Monday, February 12, 2007

Top 10 Films of 2006: Part I


[It took a while, but I've finally reached the point at which I'm confident I've caught up on enough of the films I missed last year to throw a list together. I reserve the right to add or remove things at some point down the road, particularly since I'm really wobbly on several of these movies, especially the ones on this half of the list.]

Honorable Mentions: "United 93" (Paul Greengrass"), "The Proposition" (John Hillcoat), "Conversations with Other Women" (Hans Canosa), "Marie Antoinette" (Sofia Coppola), "Little Children" (Todd Field), "Volver" (Pedro Almodovar)

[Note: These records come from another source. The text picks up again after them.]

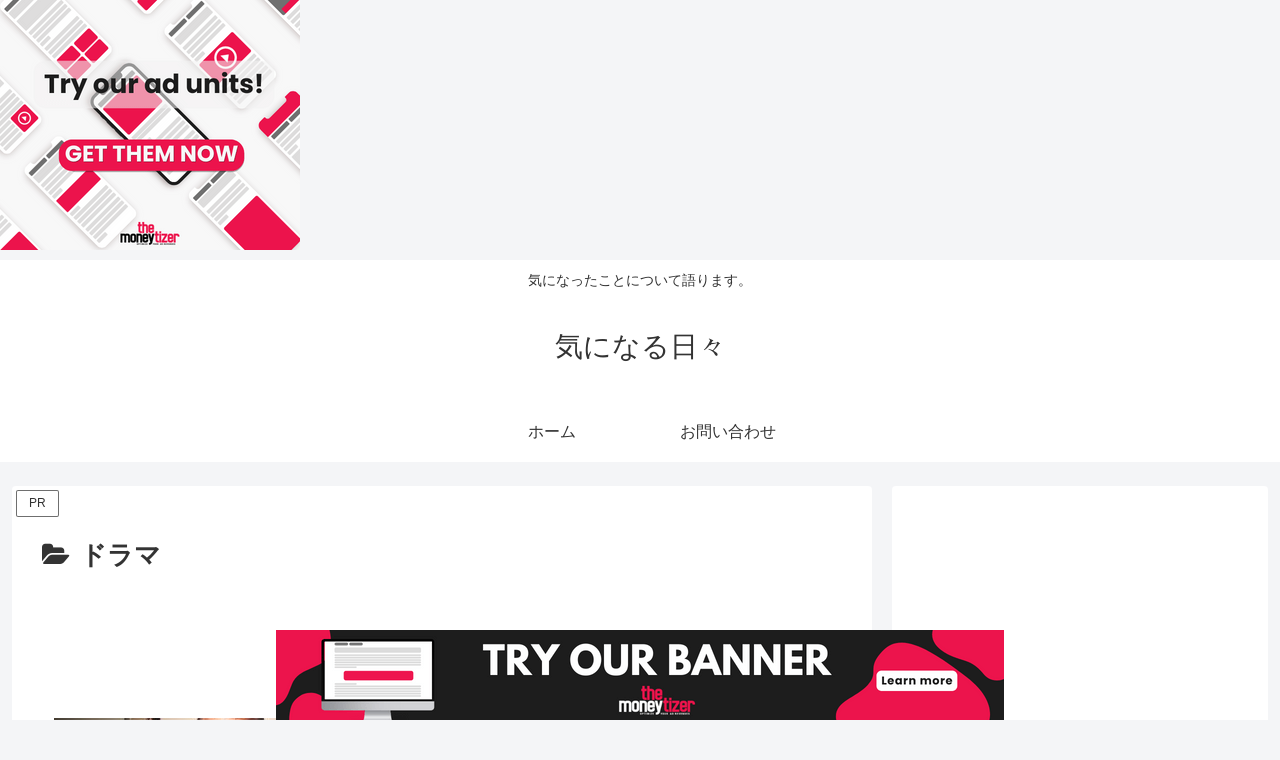

--- FILE ---
content_type: text/html
request_url: https://api.intentiq.com/profiles_engine/ProfilesEngineServlet?at=39&mi=10&dpi=1012609314&pt=17&dpn=1&iiqidtype=2&iiqpcid=92d5dda9-deb8-4c98-b6c1-cc38557760ab&iiqpciddate=1769141487514&gdpr=0&japs=false&jaesc=0&jafc=0&jaensc=0&jsver=0.32&testGroup=U&source=pbjs&vrref=https%3A%2F%2Funimemo.net
body_size: 56
content:
{"abPercentage":95,"adt":1,"ct":2,"isOptedOut":false,"data":{"eids":[]},"dbsaved":"false","ls":true,"cttl":86400000,"abTestUuid":"g_83b38f60-fdf1-49ed-9afe-309a2965f48d","tc":9,"sid":331066231}

--- FILE ---
content_type: text/html; charset=utf-8
request_url: https://www.google.com/recaptcha/api2/aframe
body_size: 268
content:
<!DOCTYPE HTML><html><head><meta http-equiv="content-type" content="text/html; charset=UTF-8"></head><body><script nonce="RYaAxG6SlZ34Hjio1crqRA">/** Anti-fraud and anti-abuse applications only. See google.com/recaptcha */ try{var clients={'sodar':'https://pagead2.googlesyndication.com/pagead/sodar?'};window.addEventListener("message",function(a){try{if(a.source===window.parent){var b=JSON.parse(a.data);var c=clients[b['id']];if(c){var d=document.createElement('img');d.src=c+b['params']+'&rc='+(localStorage.getItem("rc::a")?sessionStorage.getItem("rc::b"):"");window.document.body.appendChild(d);sessionStorage.setItem("rc::e",parseInt(sessionStorage.getItem("rc::e")||0)+1);localStorage.setItem("rc::h",'1769141489465');}}}catch(b){}});window.parent.postMessage("_grecaptcha_ready", "*");}catch(b){}</script></body></html>

--- FILE ---
content_type: application/javascript; charset=UTF-8
request_url: https://ww1097.smartadserver.com/genericpost
body_size: 195
content:
sas.noad("sas_26328", {"HbRenderFailedUrl":"https://use1.smartadserver.com/track/action?pid=1829210&acd=1769141489058&sid=1&fmtid=26328&opid=506a13f6-293f-46f3-a3f1-e981583e3f81&opdt=1769141489058&bldv=15390&srcfn=diff&uii=4073225191794761420&key=hbRenderFailed&hb_bid=moneytizer&hb_cpm=0.01&hb_ccy=USD&hb_dealid=0","HbRenderSuccessUrl":"https://use1.smartadserver.com/track/action?pid=1829210&acd=1769141489058&sid=1&fmtid=26328&opid=506a13f6-293f-46f3-a3f1-e981583e3f81&opdt=1769141489058&bldv=15390&srcfn=diff&uii=4073225191794761420&key=hbRenderSuccess&hb_bid=moneytizer&hb_cpm=0.01&hb_ccy=USD&hb_dealid=0"});

--- FILE ---
content_type: application/javascript; charset=UTF-8
request_url: https://ww1097.smartadserver.com/genericpost
body_size: 194
content:
sas.noad("sas_26300", {"HbRenderFailedUrl":"https://use1.smartadserver.com/track/action?pid=1829210&acd=1769141489058&sid=1&fmtid=26300&opid=55fcbce2-4384-4b72-89d3-5c6253b90475&opdt=1769141489058&bldv=15390&srcfn=diff&uii=23113272937677397&key=hbRenderFailed&hb_bid=moneytizer&hb_cpm=0.01&hb_ccy=USD&hb_dealid=0","HbRenderSuccessUrl":"https://use1.smartadserver.com/track/action?pid=1829210&acd=1769141489058&sid=1&fmtid=26300&opid=55fcbce2-4384-4b72-89d3-5c6253b90475&opdt=1769141489058&bldv=15390&srcfn=diff&uii=23113272937677397&key=hbRenderSuccess&hb_bid=moneytizer&hb_cpm=0.01&hb_ccy=USD&hb_dealid=0"});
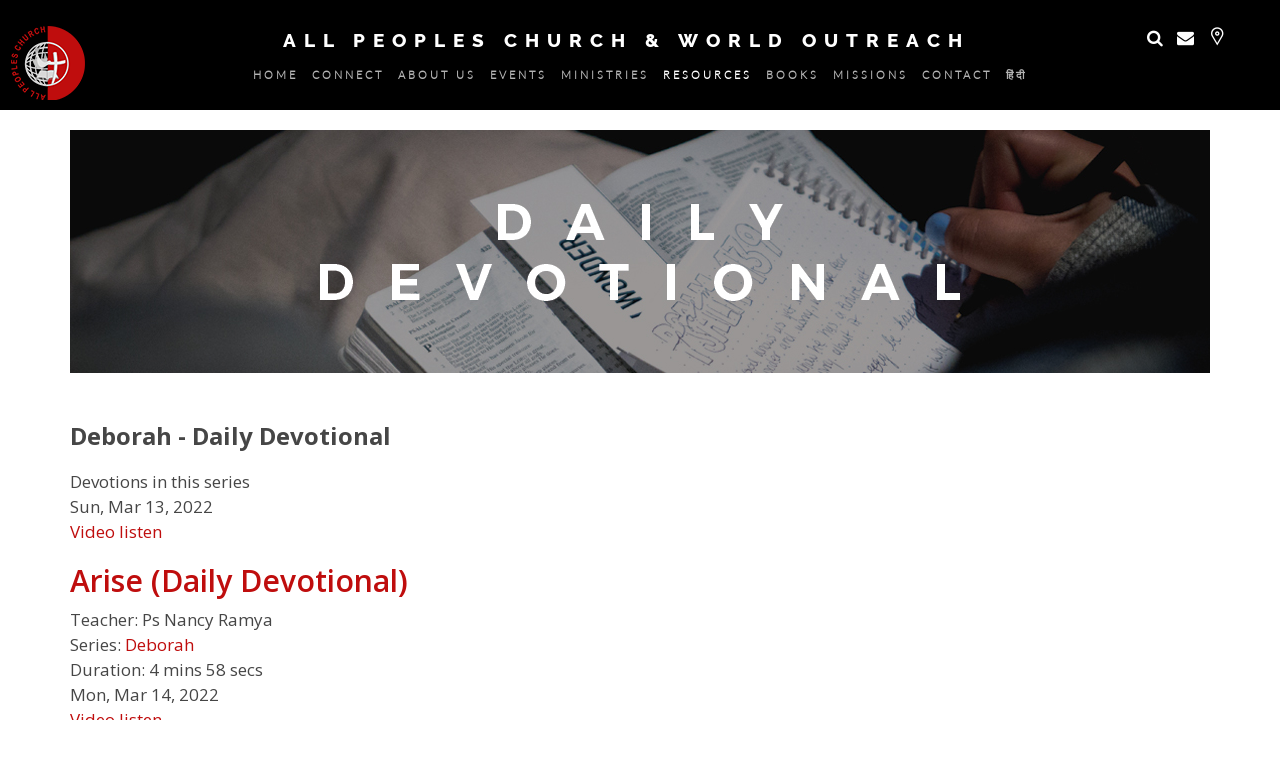

--- FILE ---
content_type: text/javascript; charset=utf-8
request_url: https://apcwo.org/media/preachit/js/piselect.js
body_size: 1846
content:
/**
 * @Component - Preachit
 * @author Paul Kosciecha http://www.truthengaged.org.uk
 * @copyright Copyright (C) Paul Kosciecha
 * @license GNU/GPL
 * adapted and modified from the tamingselect script found at http://icant.co.uk/forreview/tamingselect/
 */


function piselect()
{
	if(!document.getElementById && !document.createTextNode){return;}
	
// Classes for the link and the visible dropdown
	var ts_selectclass='pidropdown'; 	// class to identify selects
	var ts_listclass='turnintoselect';		// class to identify ULs
	var ts_boxclass='dropcontainer'; 		// parent element
	var ts_triggeron='activetrigger'; 		// class for the active trigger link
	var ts_triggeroff='trigger';			// class for the inactive trigger link
	var ts_dropdownclosed='dropdownhidden'; // closed dropdown
	var ts_dropdownopen='dropdownvisible';	// open dropdown

/*
	Turn all selects into DOM dropdowns
*/
	var count=0;
	var toreplace=new Array();
	var sels=document.getElementsByTagName('select');
	for(var i=0;i<sels.length;i++){
		if (ts_check(sels[i],ts_selectclass))
		{
			var hiddenfield=document.createElement('input');
			hiddenfield.name=sels[i].name;
			hiddenfield.type='hidden';
			hiddenfield.id=sels[i].id;

			/* get hidden values to choose which option to display at the top */
			
			if (hiddenfield.id == 'filter_book')
			{
				pioption = document.pimessages.pifbook.value;
				ulid = 'filter_bookul';	
			}
			else if (hiddenfield.id == 'filter_teacher')
			{
				pioption = document.pimessages.pifteach.value;
				ulid = 'filter_teachul';	
			}
			else if (hiddenfield.id == 'filter_series')
			{
				pioption = document.pimessages.pifseries.value;	
				ulid = 'filter_seriesul';
			}
			else if (hiddenfield.id == 'filter_year')
			{
				pioption = document.pimessages.pifyear.value;
				ulid = 'filter_yearul';	
			}
			else if (hiddenfield.id == 'filter_ministry')
			{
				pioption = document.pimessages.pifministry.value;	
				ulid = 'filter_ministryul';
			}
			else if (hiddenfield.id == 'filter_tag')
			{
				pioption = document.pimessages.piftag.value;	
				ulid = 'filter_tagul';
			}
			else
			{
				pioption = 0;	
				ulid = 'generalul';
			}	
			hiddenfield.value=sels[i].options[pioption].value;
			sels[i].parentNode.insertBefore(hiddenfield,sels[i])	
			var trigger=document.createElement('a');
			ts_addclass(trigger,ts_triggeroff);
			trigger.href='#';
			trigger.onclick=function(){
				activeul = this.parentNode.getElementsByTagName('ul')[0];
				clickremove(activeul.id);
				ts_swapclass(this,ts_triggeroff,ts_triggeron);
				ts_swapclass(this.parentNode.getElementsByTagName('ul')[0],ts_dropdownclosed,ts_dropdownopen);
				return false;
			}		
			var trimtext = sels[i].options[pioption].text;
			if (trimtext.length > 12)
			{
			trimtext = trimtext.substring(0,9)+'...';
			}
			trigger.appendChild(document.createTextNode(trimtext));
			sels[i].parentNode.insertBefore(trigger,sels[i]);
			var replaceUL=document.createElement('ul');
			replaceUL.id = ulid;
			for(var j=0;j<sels[i].getElementsByTagName('option').length;j++)
			{
				var newli=document.createElement('li');
				var newa=document.createElement('a');
				newli.v=sels[i].getElementsByTagName('option')[j].value;
				newli.elm=hiddenfield;
				newli.istrigger=trigger;
				newa.href='#';
				newa.appendChild(document.createTextNode(
				sels[i].getElementsByTagName('option')[j].text));
				newli.onclick=function(){ 
					this.elm.value=this.v;
					ts_swapclass(this.istrigger,ts_triggeron,ts_triggeroff);
					ts_swapclass(this.parentNode,ts_dropdownopen,ts_dropdownclosed)
					var checktext = this.firstChild.firstChild.nodeValue;
					if (checktext.length > 12)
					{
					checktext = checktext.substring(0,9)+'...';
					}
					if (this.istrigger.firstChild.nodeValue == checktext)
					{
						this.istrigger.firstChild.nodeValue=checktext;
					}
					else
					{
						this.istrigger.firstChild.nodeValue=checktext;
						document.forms["pimessages"].submit();
					}
					return false;
				}
				newli.appendChild(newa);
				replaceUL.appendChild(newli);
			}
			ts_addclass(replaceUL,ts_dropdownclosed);
			var div=document.createElement('div');
			div.appendChild(replaceUL);
			ts_addclass(div,ts_boxclass);
			sels[i].parentNode.insertBefore(div,sels[i])
			toreplace[count]=sels[i];
			count++;
		}
	}
	
/*
	Turn all ULs with the class defined above into dropdown navigations
*/	

	var uls=document.getElementsByTagName('ul');
	for(var i=0;i<uls.length;i++)
	{
		if(ts_check(uls[i],ts_listclass))
		{
			var newform=document.createElement('form');
			var newselect=document.createElement('select');
			for(j=0;j<uls[i].getElementsByTagName('a').length;j++)
			{
				var newopt=document.createElement('option');
				newopt.value=uls[i].getElementsByTagName('a')[j].href;	
				newopt.appendChild(document.createTextNode(uls[i].getElementsByTagName('a')[j].innerHTML));	
				newselect.appendChild(newopt);
			}
			newselect.onchange=function()
			{
				window.location=this.options[this.selectedIndex].value;
			}
			newform.appendChild(newselect);
			uls[i].parentNode.insertBefore(newform,uls[i]);
			toreplace[count]=uls[i];
			count++;
		}
	}
	for(i=0;i<count;i++){
		toreplace[i].parentNode.removeChild(toreplace[i]);
	}
	function ts_check(o,c)
	{
	 	return new RegExp('\\b'+c+'\\b').test(o.className);
	}
	function ts_swapclass(o,c1,c2)
	{
		var cn=o.className
		o.className=!ts_check(o,c1)?cn.replace(c2,c1):cn.replace(c1,c2);
	}
	function ts_addclass(o,c)
	{
		if(!ts_check(o,c)){o.className+=o.className==''?c:' '+c;}
	}
	
	function clickremove(ulid)
	{
		var ddact = document.getElementsByTagName('ul');
				for(var i=0;i<ddact.length;i++){
					if (ddact[i].className == ts_dropdownopen && ddact[i].id != ulid)
					{ddact[i].className = ts_dropdownclosed;}
				}
		var trigact = document.getElementsByTagName('a');
				for(var i=0;i<trigact.length;i++){
					if (trigact[i].className == ts_triggeron)
					{trigact[i].className = ts_triggeroff;}
				}
	}

}

function closedd()
{		
	var ev = arguments[0] || window.event,
	origEl = ev.target || ev.srcElement;
	if (origEl.tagName != 'A')
		{
				var ddbodyact = document.getElementsByTagName('ul');
				for(var i=0;i<ddbodyact.length;i++){
					if (ddbodyact[i].className == 'dropdownvisible')
					{ddbodyact[i].className = 'dropdownhidden';}
				}
				var trigbodyact = document.getElementsByTagName('a');
				for(var i=0;i<trigbodyact.length;i++){
					if (trigbodyact[i].className == 'activetrigger')
					{trigbodyact[i].className = 'trigger';}
		     }
		 }
}

document.onclick = closedd;

if (window.addEventListener){
 window.addEventListener('load', piselect, false);
} else if (window.attachEvent){
 window.attachEvent('load', piselect);
}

10)"Casino Royale" (Martin Campbell)- Granted that I've erased long stretches of "Casino Royale" from my mind -- Adios to the Miami airport sequence and the stairway brawl in Montenegro -- but the latest James Bond entry was far and away the year's most successful action. Daniel Craig was every bit as good as I'd hoped he would be, beating those Pierce Brosnan lean years into a lamentable, disappointing pulp. Throw in Eva Green as the best Bond Girl since I can't remember when and the requisite stunts and exotic locations and you have a 007 film worthy of repeat viewings.

9)"The Descent" (Neil Marshall)- Before Zap2it decided that movies weren't worth covering, I was subjected to 2006 films like "The Hills Have Eyes" and "Silent Hill" and "When a Stranger Calls" and "An American Haunting." None of those movies provided me with a single jolt, with a single nightmare, with a single moment of primal terror. With "The Descent," Neil Marshall had me nibbling on my fingernails and experiencing something resembling genuine fear. Horror-done-right is something worth respect.

8)"Down in the Valley" (David Jacobson)- ThinkFilm never figured out how to market this off-putting revisionist Western, though it's not as if it were ever destined to find a big audience. The great performances by Edward Norton, Evan Rachel Wood, David Morse and Rory Culkin are undeniable, but so too is the off-putting tone, that has the film careening between mismatched romance, gritty Valley realism and a perfect portrait of psychological confusion. Jacobson doesn't exactly grasp the pacing himself and the movie has a whiff of post-production tampering about it, but it's still smart and genuinely challenging.

7)"Half Nelson" (Ryan Fleck)- Thanks to Ryan Gosling, "Half Nelson" is a mostly-unflinching character study of addiction. Like Maggie Gyllenhaal's similarly strong turn in "Sherrybaby," though, Gosling's performance is occasionally undone by a screenplay that on one hand is too conventional by a half and then has to work extra hard to cheat a few expectations. But I kept watching Gosling's eyes and his mannerisms and his interactions with the well-match Shareeka Epps. Gosling's performance -- the year's best by a leading actor, regardless of what Forest Whitaker's supporters would have you believe -- often seems more carefully considered than the movie around it and he pushed any hints of sentimentality far into the background.

6) "Inside Man" (Spike Lee)/"The Departed" (Martin Scorsese): I'm putting these two together for several reasons. The first is that I'm not sure I liked either enough after one viewing to put them in the Top 10 alone, but I get the feeling that once I watch them again, they may get better. The second is that I like that after years of attempting to make Important movies, both Lee and Scorsese had their biggest commercial and critical successes in years by just making good-old-fashioned genre pictures, proving that a well-made thriller is a well-made thriller and shouldn't be taken lightly. And finally, I like pairing these together because, for my money, both Lee and Scorsese made better movies this year, but they just happened to be documentaries for HBO and PBS. Thus, "Inside Man" and "The Departed" get bonus points from "When the Levees Broke" and "No Direction Home."